Photostory #382: High on Growing List of Province's New-Found Riches: Saskatchewan Oil

Photographers
Ted Grant
Maker
National Film Board of Canada
Release Date
January 9, 1965
Collection
CMCP fonds
Credit Line
Canadian Museum of Contemporary Photography fonds, National Gallery of Canada Library and Archives
Main Text
Stepping squarely into the big picture of Canada's booming development, resource-rich Saskatchewan is making its impact upon the world. Renowned more than ever for massive wheat exports, the quarter-million square-mile province now balances its agricultural earnings by producing another one and a half billion dollars worth of other vital commodities - not least among them, oil.

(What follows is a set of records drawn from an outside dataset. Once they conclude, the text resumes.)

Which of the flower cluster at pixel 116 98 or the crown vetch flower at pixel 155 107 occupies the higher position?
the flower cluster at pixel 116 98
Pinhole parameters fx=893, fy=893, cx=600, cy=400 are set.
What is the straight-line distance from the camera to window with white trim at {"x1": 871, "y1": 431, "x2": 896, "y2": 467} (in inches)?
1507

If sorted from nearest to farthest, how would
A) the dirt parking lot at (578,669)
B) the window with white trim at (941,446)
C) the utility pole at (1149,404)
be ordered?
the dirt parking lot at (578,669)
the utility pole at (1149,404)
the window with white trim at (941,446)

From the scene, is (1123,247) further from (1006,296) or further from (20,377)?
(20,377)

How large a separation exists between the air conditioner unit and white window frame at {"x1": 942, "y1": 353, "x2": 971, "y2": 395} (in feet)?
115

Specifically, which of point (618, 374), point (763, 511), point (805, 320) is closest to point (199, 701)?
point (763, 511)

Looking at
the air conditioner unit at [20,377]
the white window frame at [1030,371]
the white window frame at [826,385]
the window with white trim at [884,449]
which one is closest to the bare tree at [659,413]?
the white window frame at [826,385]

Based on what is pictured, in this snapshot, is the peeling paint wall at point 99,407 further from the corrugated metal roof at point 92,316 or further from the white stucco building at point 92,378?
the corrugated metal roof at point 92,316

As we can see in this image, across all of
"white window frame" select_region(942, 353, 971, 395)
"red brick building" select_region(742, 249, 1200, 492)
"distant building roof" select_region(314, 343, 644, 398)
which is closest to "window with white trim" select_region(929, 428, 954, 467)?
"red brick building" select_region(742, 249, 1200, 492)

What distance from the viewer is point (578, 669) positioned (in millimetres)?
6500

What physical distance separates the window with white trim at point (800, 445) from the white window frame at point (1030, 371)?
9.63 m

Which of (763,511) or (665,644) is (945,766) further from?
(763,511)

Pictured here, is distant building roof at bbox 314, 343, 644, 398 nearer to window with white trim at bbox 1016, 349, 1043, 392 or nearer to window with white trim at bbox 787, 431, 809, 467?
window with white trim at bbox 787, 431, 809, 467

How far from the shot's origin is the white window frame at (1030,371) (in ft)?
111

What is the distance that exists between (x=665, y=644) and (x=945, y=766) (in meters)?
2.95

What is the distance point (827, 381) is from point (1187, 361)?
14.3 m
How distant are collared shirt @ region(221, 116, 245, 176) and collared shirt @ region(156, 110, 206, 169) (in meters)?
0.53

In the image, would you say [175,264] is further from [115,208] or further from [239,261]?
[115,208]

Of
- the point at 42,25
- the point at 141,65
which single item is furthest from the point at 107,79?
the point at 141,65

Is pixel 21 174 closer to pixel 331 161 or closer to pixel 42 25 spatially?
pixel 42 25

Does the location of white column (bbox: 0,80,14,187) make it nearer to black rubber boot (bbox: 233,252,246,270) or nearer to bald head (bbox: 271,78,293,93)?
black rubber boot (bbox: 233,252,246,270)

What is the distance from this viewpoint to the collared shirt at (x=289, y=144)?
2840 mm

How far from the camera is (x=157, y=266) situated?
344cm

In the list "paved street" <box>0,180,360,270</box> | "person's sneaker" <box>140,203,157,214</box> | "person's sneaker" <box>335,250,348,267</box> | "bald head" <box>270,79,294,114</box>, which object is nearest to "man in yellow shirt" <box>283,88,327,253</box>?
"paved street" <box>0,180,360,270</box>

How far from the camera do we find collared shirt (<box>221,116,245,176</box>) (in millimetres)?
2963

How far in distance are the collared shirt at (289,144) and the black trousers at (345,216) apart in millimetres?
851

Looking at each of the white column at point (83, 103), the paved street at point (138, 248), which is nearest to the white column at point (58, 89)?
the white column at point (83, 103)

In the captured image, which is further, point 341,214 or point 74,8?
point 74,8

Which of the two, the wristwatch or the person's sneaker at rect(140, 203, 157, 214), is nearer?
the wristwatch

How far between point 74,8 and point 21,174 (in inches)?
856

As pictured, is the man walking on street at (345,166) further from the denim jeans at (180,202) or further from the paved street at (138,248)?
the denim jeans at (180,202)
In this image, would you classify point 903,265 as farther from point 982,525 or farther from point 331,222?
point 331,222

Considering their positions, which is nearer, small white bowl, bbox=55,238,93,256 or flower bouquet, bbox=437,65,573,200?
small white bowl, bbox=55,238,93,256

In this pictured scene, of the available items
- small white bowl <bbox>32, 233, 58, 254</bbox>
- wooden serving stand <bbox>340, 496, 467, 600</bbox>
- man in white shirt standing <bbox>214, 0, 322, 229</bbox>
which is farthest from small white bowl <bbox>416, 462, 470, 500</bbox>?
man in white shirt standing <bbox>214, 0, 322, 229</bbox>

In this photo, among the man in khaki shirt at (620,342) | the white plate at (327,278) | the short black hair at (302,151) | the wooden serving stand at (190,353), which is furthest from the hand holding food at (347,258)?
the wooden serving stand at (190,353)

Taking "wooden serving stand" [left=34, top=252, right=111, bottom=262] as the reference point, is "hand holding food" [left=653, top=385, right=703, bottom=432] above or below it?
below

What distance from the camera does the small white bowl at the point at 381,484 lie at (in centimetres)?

In a dozen years Saskatchewan oil has risen to an average daily production of 230,000 barrels - nearly a third of Canada's total - a growing flood of natural wealth which, combined with newfound riches in potash, base metals, chemicals and manufacturing, has set the provincial economy on a steady course to increased prosperity. As the demand for oil continues, 1965 is expected to be the third consecutive year of growth in Saskatchewan's new petroleum boom. Exploration, up 70 per cent last year, is estimated to keep up its fast pace during the coming year and the industry is likely to match the $200,000,000 spent in 1964. For the million people of Saskatchewan, the modern developments in mineral wealth mean a succession of economic record-breaking years, the fastest growth in Canada of retail sales, soaring per-capita income and a buoyant, wider outlook across the horizons of their changing prairie province.